I asked him if he had ever been to the Health Camp in Waco, another of Dad’s and Uncle Jack’s restaurants. (The Health Camp, by the way, served burgers, fries and malts. There was nothing on the menu even remotely healthy, but that’s a story for another day.)
He got a funny look on his face. “No. Why would I?”
“I assume you left the base and went into town on occasion,” I answered. “You might have eaten there.”
How naive I was.
“There wasn’t much reason to go into town. Mostly the Black soldiers stayed on base. There wasn’t a lot we could do in Waco.”
Oh, right. “Well, the Health Camp would have served you. Dad didn’t believe in segregation.”
“And how would I have known that?”
He wouldn’t have, of course. The Health Camp may have had a policy of serving everyone, but it would have been business suicide to advertise the fact.
He went on to tell us stories about the times he did venture into Waco to eat.
“There were a few places that let us buy food and take it out.”
“At the take-out window?”
“Of course not.
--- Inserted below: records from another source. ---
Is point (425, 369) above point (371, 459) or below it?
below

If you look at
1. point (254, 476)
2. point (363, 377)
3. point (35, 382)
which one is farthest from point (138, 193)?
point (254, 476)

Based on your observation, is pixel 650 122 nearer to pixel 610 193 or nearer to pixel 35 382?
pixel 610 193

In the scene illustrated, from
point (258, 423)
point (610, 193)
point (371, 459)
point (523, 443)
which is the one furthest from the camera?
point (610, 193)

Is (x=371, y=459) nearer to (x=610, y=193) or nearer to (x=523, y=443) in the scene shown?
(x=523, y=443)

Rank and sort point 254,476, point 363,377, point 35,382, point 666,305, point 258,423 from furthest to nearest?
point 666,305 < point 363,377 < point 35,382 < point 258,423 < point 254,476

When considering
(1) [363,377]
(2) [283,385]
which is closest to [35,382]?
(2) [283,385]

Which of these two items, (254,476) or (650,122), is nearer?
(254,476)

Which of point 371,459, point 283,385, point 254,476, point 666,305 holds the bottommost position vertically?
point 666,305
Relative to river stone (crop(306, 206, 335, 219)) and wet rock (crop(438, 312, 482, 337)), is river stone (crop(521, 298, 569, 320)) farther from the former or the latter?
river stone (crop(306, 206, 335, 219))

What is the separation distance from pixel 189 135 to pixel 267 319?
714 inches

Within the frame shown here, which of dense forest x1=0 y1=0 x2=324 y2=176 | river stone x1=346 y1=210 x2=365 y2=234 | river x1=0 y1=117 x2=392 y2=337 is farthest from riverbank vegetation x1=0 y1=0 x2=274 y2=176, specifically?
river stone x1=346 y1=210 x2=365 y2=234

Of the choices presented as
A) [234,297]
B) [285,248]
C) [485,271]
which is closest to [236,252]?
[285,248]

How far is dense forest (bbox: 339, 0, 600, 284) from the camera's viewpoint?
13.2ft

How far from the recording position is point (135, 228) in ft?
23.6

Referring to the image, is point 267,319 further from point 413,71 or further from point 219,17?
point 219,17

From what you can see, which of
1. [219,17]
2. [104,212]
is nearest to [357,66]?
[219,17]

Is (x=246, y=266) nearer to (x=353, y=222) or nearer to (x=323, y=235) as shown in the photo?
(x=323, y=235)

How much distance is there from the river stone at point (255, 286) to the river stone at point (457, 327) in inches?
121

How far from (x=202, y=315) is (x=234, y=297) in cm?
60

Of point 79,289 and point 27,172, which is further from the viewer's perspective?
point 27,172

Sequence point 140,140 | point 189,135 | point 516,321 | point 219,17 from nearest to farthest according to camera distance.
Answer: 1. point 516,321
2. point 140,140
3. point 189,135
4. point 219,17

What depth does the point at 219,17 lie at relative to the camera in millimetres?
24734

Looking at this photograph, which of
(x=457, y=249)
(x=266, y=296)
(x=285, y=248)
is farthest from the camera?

But especially if there was a Black cook, we could go around back and get handed bag of food out the kitchen door. The Black soldiers all knew which places would do that. But we didn’t know of any restaurants that would seat us.”
Suffice it to say that his memories of Waco were different and considerably less nostalgic than mine.
His story was painful reminder that those of us privileged to be born with the correct skin color lived in those days in a very different world than those not so lucky. That was one of the less appealing features of the time I’m chronicling in “Sleeper Ave.”
We still have much to do in this country on that front, but it’s also a reminder of how far we’ve come in a relatively short time.